All of that unease is exacerbated by the sense of uncertainty that comes when people’s routines are upended by the realities of working from home and the loss of social contact.
“People’s days are going to be completely thrown out. You’re going to sleep in, you’re going to stay up later,” Musker says.
“And that also affects your mood. People’s sleep pattern will change, they’ll become irritable. We’re not going to eat well. For some people the first thing for comfort is to overeat.
“Some people will maybe burst into tears, some may even become more quiet. Others will stay home and drink, and possibly drink themselves into oblivion.”

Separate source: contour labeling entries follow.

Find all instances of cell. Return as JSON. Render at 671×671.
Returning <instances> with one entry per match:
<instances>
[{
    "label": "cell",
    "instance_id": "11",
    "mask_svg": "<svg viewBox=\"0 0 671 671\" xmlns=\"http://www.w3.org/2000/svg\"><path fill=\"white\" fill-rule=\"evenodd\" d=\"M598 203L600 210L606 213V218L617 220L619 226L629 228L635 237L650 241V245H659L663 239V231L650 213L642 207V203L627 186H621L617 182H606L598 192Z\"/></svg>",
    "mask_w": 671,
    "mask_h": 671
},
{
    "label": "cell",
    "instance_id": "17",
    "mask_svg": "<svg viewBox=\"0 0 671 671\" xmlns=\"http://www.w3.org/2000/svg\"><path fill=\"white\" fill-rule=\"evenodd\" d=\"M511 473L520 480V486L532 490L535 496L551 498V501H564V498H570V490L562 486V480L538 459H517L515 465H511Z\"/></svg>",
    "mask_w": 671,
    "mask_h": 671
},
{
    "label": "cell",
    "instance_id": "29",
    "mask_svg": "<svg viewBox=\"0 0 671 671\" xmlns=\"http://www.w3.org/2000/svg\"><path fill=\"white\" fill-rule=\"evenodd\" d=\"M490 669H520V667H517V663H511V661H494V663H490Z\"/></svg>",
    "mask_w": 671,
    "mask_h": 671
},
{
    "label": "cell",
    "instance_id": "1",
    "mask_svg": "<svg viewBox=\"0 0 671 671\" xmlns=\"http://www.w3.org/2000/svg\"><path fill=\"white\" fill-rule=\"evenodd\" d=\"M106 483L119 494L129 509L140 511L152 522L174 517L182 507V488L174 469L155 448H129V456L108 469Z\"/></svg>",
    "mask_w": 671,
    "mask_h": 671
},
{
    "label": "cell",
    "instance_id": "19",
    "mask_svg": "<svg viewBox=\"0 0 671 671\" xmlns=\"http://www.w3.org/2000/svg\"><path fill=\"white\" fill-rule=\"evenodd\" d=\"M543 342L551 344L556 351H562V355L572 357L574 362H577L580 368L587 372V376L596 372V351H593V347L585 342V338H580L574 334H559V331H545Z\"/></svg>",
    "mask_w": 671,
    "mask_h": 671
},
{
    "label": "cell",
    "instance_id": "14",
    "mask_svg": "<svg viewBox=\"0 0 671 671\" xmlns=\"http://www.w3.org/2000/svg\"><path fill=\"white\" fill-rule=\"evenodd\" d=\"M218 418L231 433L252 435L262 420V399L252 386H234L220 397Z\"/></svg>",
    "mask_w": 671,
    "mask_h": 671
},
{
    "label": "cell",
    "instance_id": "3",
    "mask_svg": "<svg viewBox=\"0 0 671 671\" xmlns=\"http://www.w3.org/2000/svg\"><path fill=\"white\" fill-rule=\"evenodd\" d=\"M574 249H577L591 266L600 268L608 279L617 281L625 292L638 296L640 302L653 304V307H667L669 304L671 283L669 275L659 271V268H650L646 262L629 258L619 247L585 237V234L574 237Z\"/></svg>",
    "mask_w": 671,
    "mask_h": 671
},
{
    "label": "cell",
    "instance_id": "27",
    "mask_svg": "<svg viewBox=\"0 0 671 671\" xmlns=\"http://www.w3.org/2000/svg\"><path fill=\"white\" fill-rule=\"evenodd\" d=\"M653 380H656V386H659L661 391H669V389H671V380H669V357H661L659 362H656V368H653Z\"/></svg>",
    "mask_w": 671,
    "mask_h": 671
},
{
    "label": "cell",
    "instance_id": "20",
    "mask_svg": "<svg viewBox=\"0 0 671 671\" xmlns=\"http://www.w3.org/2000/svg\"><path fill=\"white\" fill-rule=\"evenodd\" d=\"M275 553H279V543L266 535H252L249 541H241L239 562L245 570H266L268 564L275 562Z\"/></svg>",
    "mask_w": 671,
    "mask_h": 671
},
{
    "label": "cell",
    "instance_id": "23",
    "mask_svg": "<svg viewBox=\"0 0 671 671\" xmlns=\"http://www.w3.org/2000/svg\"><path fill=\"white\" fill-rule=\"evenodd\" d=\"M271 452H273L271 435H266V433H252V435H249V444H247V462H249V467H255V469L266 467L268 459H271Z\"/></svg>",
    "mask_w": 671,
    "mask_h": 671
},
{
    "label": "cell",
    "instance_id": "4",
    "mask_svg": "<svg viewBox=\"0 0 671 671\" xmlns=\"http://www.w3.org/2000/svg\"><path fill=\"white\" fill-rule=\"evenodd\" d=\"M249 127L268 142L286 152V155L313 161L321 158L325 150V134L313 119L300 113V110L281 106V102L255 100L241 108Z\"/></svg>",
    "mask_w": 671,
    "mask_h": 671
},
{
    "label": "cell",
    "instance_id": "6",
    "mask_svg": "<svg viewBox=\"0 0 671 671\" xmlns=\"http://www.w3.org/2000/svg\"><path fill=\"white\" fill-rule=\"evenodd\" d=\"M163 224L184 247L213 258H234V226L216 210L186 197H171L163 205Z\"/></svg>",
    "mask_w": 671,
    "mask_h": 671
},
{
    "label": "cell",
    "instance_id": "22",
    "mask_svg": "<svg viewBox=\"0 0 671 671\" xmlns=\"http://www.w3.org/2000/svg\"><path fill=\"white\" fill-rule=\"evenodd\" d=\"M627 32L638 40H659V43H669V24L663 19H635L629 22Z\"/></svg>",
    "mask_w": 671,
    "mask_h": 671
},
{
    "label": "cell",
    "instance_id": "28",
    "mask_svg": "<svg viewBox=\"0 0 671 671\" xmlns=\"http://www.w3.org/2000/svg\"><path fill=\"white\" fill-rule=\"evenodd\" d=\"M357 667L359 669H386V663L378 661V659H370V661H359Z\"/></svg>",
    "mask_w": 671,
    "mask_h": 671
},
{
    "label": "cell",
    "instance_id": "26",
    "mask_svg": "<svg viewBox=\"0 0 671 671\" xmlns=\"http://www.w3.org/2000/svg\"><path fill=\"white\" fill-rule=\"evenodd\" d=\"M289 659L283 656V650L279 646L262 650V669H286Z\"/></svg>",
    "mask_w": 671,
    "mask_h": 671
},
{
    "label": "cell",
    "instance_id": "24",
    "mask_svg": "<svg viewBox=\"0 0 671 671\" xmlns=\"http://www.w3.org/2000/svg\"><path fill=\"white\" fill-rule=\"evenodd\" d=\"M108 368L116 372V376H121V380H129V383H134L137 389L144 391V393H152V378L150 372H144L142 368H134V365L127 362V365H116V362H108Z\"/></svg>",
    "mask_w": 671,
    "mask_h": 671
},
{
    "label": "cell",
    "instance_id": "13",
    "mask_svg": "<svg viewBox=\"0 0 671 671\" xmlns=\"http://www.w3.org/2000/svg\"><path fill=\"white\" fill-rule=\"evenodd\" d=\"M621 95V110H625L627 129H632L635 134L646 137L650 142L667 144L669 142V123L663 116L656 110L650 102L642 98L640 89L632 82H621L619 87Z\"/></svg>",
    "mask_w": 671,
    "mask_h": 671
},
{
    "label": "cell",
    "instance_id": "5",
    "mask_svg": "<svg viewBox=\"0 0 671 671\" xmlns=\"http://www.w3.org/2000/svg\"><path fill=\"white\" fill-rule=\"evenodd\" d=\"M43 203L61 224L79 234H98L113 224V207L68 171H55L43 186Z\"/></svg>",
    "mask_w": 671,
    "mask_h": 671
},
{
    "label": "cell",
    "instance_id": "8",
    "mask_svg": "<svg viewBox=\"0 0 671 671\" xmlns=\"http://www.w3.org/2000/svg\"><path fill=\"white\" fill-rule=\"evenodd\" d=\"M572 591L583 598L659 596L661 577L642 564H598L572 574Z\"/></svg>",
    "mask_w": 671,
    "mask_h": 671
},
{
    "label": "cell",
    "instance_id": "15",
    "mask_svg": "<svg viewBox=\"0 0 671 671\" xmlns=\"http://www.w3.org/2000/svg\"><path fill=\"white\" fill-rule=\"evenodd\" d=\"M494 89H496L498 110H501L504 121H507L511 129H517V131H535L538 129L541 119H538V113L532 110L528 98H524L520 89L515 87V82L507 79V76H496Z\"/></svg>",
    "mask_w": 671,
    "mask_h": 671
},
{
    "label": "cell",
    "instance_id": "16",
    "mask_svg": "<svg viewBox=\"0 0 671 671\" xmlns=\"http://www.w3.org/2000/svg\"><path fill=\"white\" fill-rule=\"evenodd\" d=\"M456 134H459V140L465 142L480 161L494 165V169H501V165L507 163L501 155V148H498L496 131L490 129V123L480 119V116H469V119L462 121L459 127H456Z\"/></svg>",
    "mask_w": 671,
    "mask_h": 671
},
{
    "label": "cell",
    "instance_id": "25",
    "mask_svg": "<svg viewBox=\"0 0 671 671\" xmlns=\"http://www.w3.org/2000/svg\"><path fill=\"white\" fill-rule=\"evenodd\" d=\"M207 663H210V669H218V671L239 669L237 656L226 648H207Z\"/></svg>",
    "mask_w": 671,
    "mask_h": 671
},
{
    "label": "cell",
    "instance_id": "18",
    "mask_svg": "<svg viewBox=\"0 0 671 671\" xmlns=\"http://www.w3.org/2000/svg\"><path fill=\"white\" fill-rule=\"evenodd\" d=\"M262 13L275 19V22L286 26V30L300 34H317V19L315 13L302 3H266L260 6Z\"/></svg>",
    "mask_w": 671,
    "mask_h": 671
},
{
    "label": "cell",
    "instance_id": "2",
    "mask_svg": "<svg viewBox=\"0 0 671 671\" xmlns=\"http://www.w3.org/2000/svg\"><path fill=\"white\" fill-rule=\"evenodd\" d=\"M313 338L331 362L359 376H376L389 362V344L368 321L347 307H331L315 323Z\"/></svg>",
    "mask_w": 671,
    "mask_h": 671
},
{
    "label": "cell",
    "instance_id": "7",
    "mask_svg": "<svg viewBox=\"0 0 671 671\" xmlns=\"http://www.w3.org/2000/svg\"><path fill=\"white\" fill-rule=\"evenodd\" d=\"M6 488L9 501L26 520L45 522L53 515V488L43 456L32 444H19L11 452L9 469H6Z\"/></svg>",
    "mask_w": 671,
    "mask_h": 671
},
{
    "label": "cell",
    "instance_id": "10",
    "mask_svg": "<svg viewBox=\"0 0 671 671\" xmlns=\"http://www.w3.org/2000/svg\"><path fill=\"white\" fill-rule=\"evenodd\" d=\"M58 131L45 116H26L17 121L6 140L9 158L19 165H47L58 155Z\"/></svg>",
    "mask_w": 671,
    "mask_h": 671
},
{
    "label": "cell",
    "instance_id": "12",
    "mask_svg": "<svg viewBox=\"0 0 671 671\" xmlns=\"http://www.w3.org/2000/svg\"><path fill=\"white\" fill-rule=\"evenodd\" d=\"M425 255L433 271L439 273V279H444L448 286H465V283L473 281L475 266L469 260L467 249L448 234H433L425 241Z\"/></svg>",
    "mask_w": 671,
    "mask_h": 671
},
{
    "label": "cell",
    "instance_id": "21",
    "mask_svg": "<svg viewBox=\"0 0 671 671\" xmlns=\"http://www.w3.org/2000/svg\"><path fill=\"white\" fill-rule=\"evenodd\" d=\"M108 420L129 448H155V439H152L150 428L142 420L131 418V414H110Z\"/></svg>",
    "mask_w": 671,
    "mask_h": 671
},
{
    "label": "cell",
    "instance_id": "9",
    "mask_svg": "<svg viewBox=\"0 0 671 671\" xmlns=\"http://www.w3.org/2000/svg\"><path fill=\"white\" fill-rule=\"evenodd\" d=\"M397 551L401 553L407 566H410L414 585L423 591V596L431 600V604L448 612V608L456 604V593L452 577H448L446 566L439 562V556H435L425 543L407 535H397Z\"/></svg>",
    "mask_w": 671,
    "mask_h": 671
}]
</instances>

The current pandemic poses another unique problem. Poor sleep, irritability and anxiety are, in some ways, the natural impact of a once-in-a generation crisis. But at what point do those responses cross the line into clinical depression?
Pat McGorry, executive director of youth mental health organisation Orygen, and one of Australia’s leading experts in the field, warns that we should be careful not to “over-pathologise” the whole population.
“The interesting thing about this disaster is that it’s affecting the whole population — no one’s immune,” McGorry says.
“When you have a major stressor or trauma, it is a risk factor. All disasters increase the percentage of people who need treatment. But most reactions aren’t pathological, and don’t cause them to become ill.”
McGorry says that while inability to sleep, increased irritability, and bouts of anger may be normal in this climate, they could be signs someone is developing depression, if they continue and get deeper.
A bigger, badder health crisis
Over the past week and a half, Australia’s epidemic curve has been trending down from its peak in March. Across the Easter weekend, there were less than 50 new cases recorded each day nationwide. But McGorry warns that mental ill-health could become the other major peak.
“The government is so preoccupied with the main game at the moment that they might not get in a position to deal with it in time.”
Like the virus, the mental health impact will be felt hardest among particular groups of people. Those with pre-existing mental health issues, around 20% of the Australian population, could see their conditions worsen.
That might mean more hypomanic episodes for people with bipolar disorder, or a relapse for people rebounding from depression.
According to McGorry, young people, already more vulnerable to mental health issues and now forced to sacrifice economic security and a social life to protect their elders from the virus, will be particularly at risk. So too will older Australians, already living more isolated lives, now robbed of crucial contact with their children and grandchildren. People living in rural and regional areas, with far less access to mental health services, are also at great risk.
The long term impacts
What might this all mean in the long term? Long before we went into lockdown, governments and health experts were talking about a loneliness crisis. Loneliness can shorten life spans, and increase vulnerability to physical and mental illness — one study found it has the same impact on heart disease as smoking 15 cigarettes a day. This period of indefinite social isolation could expose more Australians to the health effects of loneliness.
And all this will likely be exacerbated by a prolonged period of economic uncertainty. During the Great Depression, the suicide rate rose along with unemployment. More extreme health conditions like schizophrenia worsened. As the economy sputters, even with government assistance, there could be a snowball effect on people’s mental health.
And for many, habits will be forever changed. Like our ancestors who lived through the Depression and World Wars, some of us might never stop stockpiling, even in times of abundance. Musker suggests germophobia might be cemented into our psyche for the rest of our lives. This weekend Anthony Fauci, one of the doctors leading America’s response to the pandemic, suggested we might never shake hands again.
Most Australians won’t get COVID-19. But we could still emerge from the crisis an altogether sicker nation.